This will gen approx 12Mpps towards single IP, thus single flow.

Notice this single flow, one activates 1-CPU on target host.  This is
on purpose.


Baseline measurements
=====================

Kernel: 4.0.0-rc7-net-next-01881-ge60a9de
 - Thus, kernel at commit e60a9de49c3 ("Merge branch ...jkirsher/next-queue")

Two compiler versions:
 * gcc version 4.4.7 20120313 (Red Hat 4.4.7-11) (GCC)
  - (This results in slower kernel)
 * gcc version 4.9.1 20140922 (Red Hat 4.9.1-10) (GCC)


Forwarding
----------

IP-forward, single flow:
 * Gcc 4.4.7
  - Run01: instant rx:0 tx:1064064 pps n:100 average: rx:0 tx:1064066 pps
    (instant variation TX -0.002 ns (min:-0.431 max:0.171) RX 0.000 ns)

IP-forward, single flow:
 * Gcc 4.9.1 <-- **NOTICE GCC version**
  - Run02: instant rx:0 tx:1312000 pps n:96 average: rx:0 tx:1311854 pps
    (instant variation TX 0.085 ns (min:-0.359 max:1.331) RX 0.000 ns)
  - Run03: instant rx:0 tx:1311168 pps n:106 average: rx:0 tx:1310818 pps
    (instant variation TX 0.203 ns (min:-0.593 max:0.512) RX 0.000 ns)


Early drop
----------

Early drop iptables raw, single flow:
 * Gcc 4.4.7
  - Run01: instant rx:3003072 tx:0 pps n:300 average: rx:3002243 tx:0 pps
    (instant variation TX 0.000 ns (min:0.000 max:0.000) RX 0.092 ns)
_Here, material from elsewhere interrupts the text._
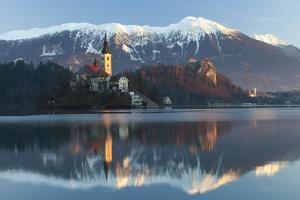 The Assumption of Mary Pilgrimage Church on Lake Bled and Bled Castle, Bled, Slovenia, Europe by Miles Ertman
Early drop iptables raw, single flow:
 * Gcc 4.9.1 <-- **NOTICE GCC version**
  - Run02: instant rx:3233600 tx:0 pps n:83 average: rx:3233151 tx:0 pps
    (instant variation TX 0.000 ns (min:0.000 max:0.000) RX 0.043 ns)

Change measurement
==================

Performance test for Pablo of patch:
 * http://patchwork.ozlabs.org/patch/460069/

Pablo is refactoring __netif_receive_skb_core() into several
functions, to allow for some other upcomming changes.

Daniel Borkmann question if this will affect performance.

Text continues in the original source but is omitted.